A diet that allows us to guarantee a good functioning of our visual system and prevent the development of ocular disease must be rich in vitamins, minerals, carotenoids and flavonoids, lycopene, lutein and zeaxanthin. These are foods with antioxidants that protect us from free radical damage and therefore will stop the aging of eye structures.
Vitamins C, E and B1 stand out for their antioxidant power
Vitamin C helps to stimulate our immune system and is a potent antioxidant. It is found in a wide variety of foods, especially in citrus fruits, tomatoes and peppers, and in vegetables such as broccoli, cabbage or cauliflower; vitamin E helps delay the effects of ocular aging and is present in green leafy vegetables, wheat and other cereals, egg yolk, meat, seafood and avocado; and vitamin B1 has as its main sources in pork, fish, nuts, rice, milk and dairy products, wheat germ and yeast.

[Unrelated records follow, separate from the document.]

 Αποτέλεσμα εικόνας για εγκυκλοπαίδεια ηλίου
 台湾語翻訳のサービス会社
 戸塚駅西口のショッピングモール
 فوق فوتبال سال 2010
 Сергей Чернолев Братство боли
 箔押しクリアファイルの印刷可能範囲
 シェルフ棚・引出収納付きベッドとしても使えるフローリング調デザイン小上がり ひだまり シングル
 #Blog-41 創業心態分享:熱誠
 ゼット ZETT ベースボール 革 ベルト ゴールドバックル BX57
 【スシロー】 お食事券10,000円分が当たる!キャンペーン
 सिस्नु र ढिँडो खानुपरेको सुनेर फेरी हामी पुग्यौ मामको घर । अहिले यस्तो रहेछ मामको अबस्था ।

Many studies have shown that teaming these vitamins can delay the onset of cataracts and AMD.
Also noteworthy is the antioxidant power of carotene (pre-vitamin A) and flavonoids
Beta-carotene is the main source of vitamin A and we can find it in foods like carrot, spinach, red pepper, apricot, leek, pumpkin, mango and salmon. The topic "carrot is good for sight" has scientific grounds. Vitamin A is essential for maintaining good vision, combating eye infections, avoiding dry eye and night blindness. Flavonoids are found in green and black tea, wine or dark chocolate and in some fruits such as banana, grape and strawberry. They improve the flow of blood vessels and are a great ally in patients with hypertension.

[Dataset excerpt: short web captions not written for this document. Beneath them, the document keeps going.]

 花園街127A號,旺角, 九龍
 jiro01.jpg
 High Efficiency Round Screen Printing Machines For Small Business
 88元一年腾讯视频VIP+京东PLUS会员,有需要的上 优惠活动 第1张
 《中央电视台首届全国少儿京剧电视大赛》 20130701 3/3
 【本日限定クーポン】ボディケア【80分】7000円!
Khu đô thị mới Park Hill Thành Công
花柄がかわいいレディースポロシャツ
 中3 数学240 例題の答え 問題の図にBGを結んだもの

Lycopene, Lutein and Zeaxanthin
Through the intake of tomatoes and watermelon we can incorporate lycopene into our diet, whereas spinach and green leafy vegetables, corn, broccoli, cabbage, whole grains and cheese are the main sources of Lutein and Zeaxanthin, which act as a natural sunscreen protecting the eye tissues from damage caused by ultraviolet radiation and will therefore reduce the risk of cataracts and AMD.
Omega-3 Fatty Acids
Omega 3 fatty acids, especially DHA, have a neuroprotective effect as well as help relieve dry eye. DHA deficiency can lead to retinal malfunction and is postulated to be useful as a protector in AMD and in other retinopathies, such as retinitis pigmentosa. The best way to incorporate them into the diet is by eating blue fish (salmon, tuna, emperor, sardines), nuts and cod liver oil.
It is an antioxidant mineral that protects against free radical damage. It is found in celery, asparagus, liver, figs, potatoes and aubergines
Ginkgo biloba is an ancient Chinese tree that stands out as a potent natural antioxidant. It is considered highly effective in neutralizing free radicals during the process of cellular aging.
Avoid saturated fats and refined flours
People who follow diets rich in saturated fat and sugars are more prone to premature eye aging. Thus, it is advisable to reduce as much as possible the intake of simple carbohydrates, refined flour, industrial bakery and pre-cooked foods.